Metricbeat and Elastic Agent ship multiple metrics with the same dimensions in a single document to Elasticsearch (example system memory doc). Having multiple metrics in a single document was the preferred way for Elasticsearch when Metricbeat was created. It is also nice for users to see in a single document many related metrics. But having many metrics in a single document only works as long as we are in control of the collection.

Many time series data bases think of a single metric with labels as a time serie. For example prometheus defines it as following:

Every time series is uniquely identified by its metric name and optional key-value pairs called labels.

During the collection of prometheus and otel metrics, Metricbeat tries to group together all the metrics with the same labels to not create one document per metric. In some cases this works well, in others not so much. In our data model, labels are used mostly for metadata, in prometheus labels are used for dimensions of metrics where we instead used the metric names for it.

Looking at the following prometheus example, {collect=*} is a label for the metric node_scrape_collector_duration_seconds. Each value of the label is unique to the metric so our conversion creates one document for each entry.

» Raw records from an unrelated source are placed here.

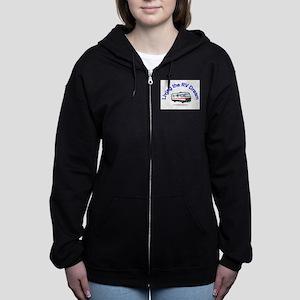 mag_sign_logo2 Women's Zip Hoodie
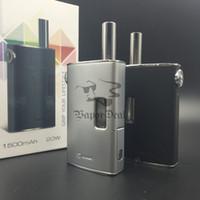 joyetech - Authentic Joyetech eGrip E Cigarette Kit mAh Variable Wattage W W Box Mod With Joyetech CS Atomizer Adjustable Airflow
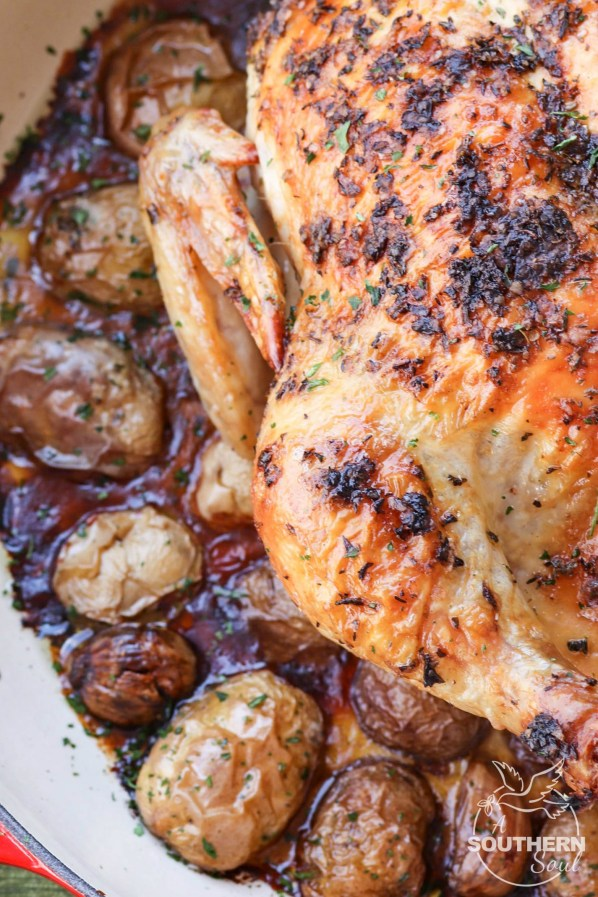 Herb butter with thyme, basil and oregano flavors a whole chicken roasted in the oven on a bed of new potatoes.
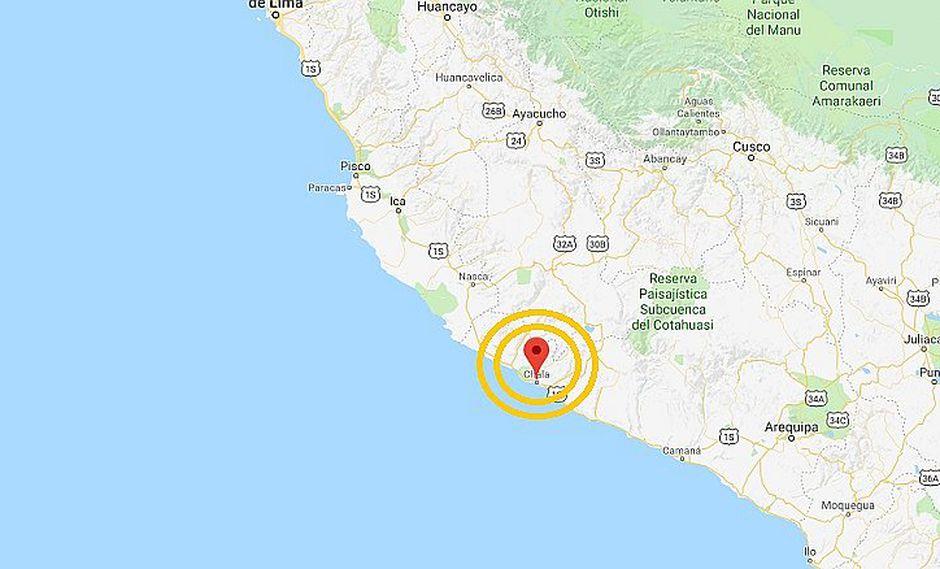 Sismo de 4.8 grados se registró en Arequipa esta madrugada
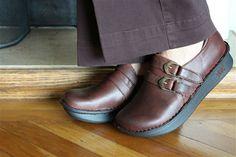 Alegria Alli Sunned - now on closeout! | Alegria Shoe Shop #AlegriaShoes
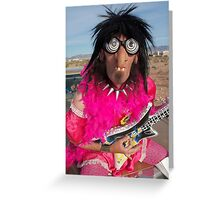Pink Glam Rock Queen Greeting Card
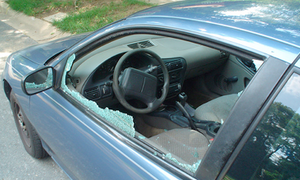 New pilot programme to recover stolen vehicles
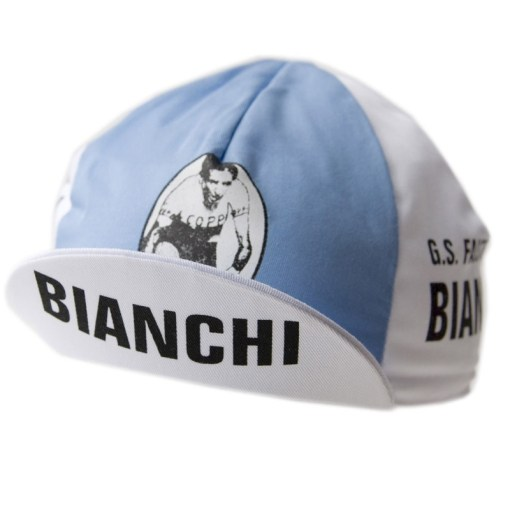 Gorra ciclismo vintage Bianchi Fausto Coppi frontal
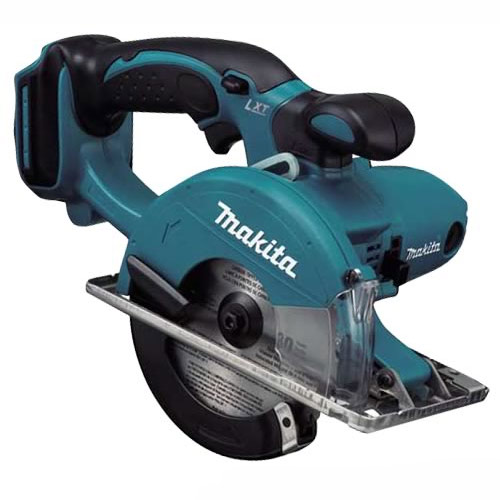Makita DCS550Z Makita 18v Li-ion Metal Cutting Saw Body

# HELP node_scrape_collector_duration_seconds node_exporter: Duration of a collector scrape. # TYPE node_scrape_collector_duration_seconds gauge node_scrape_collector_duration_seconds{collector="boottime"} 3.007e-05 node_scrape_collector_duration_seconds{collector="cpu"} 0.001108799 node_scrape_collector_duration_seconds{collector="diskstats"} 0.001491901 node_scrape_collector_duration_seconds{collector="filesystem"} 0.001846135 node_scrape_collector_duration_seconds{collector="loadavg"} 0.001142997 node_scrape_collector_duration_seconds{collector="meminfo"} 0.000129408 node_scrape_collector_duration_seconds{collector="netdev"} 0.004051806 node_scrape_collector_duration_seconds{collector="os"} 0.00528108 node_scrape_collector_duration_seconds{collector="powersupplyclass"} 0.001323725 node_scrape_collector_duration_seconds{collector="textfile"} 0.001216545 node_scrape_collector_duration_seconds{collector="thermal"} 0.00207716 node_scrape_collector_duration_seconds{collector="time"} 0.001271639 node_scrape_collector_duration_seconds{collector="uname"} 0.000994093 

This would result in documents similar to:

"prometheus": { "labels": { "instance": "localhost:9100", "job": "prometheus", "collector: "boottime" }, "metrics": { "node_scrape_collector_duration_seconds": 3.007e-05 } }

In our metrics format it would be more something like:

"metrics": { "labels": { "instance": "localhost:9100", "job": "prometheus", }, "node_scrape_collector_bootime_duration_seconds": 3.007e-05 "node_scrape_collector_cpu_duration_seconds": 0.001108799 ... }

As you see above, the label made it into the metric name but not necessarily in a predicable place. This becomes more obvious when there are many labels:

# HELP node_filesystem_avail_bytes Filesystem space available to non-root users in bytes. # TYPE node_filesystem_avail_bytes gauge node_filesystem_avail_bytes{device="//ruflin@111.111.111.111/ruflin",fstype="smbfs",mountpoint="/Volumes/.timemachine/111.111.111.111/212-1FFF-51FF-84F2/ruflin"} 3.952268886016e+12 node_filesystem_avail_bytes{device="/dev/disk1s1s1",fstype="apfs",mountpoint="/"} 6.62352285696e+11 node_filesystem_avail_bytes{device="/dev/disk1s2",fstype="apfs",mountpoint="/System/Volumes/Data"} 6.62352285696e+11 node_filesystem_avail_bytes{device="/dev/disk1s3",fstype="apfs",mountpoint="/System/Volumes/Preboot"} 6.64204152832e+11 n ... 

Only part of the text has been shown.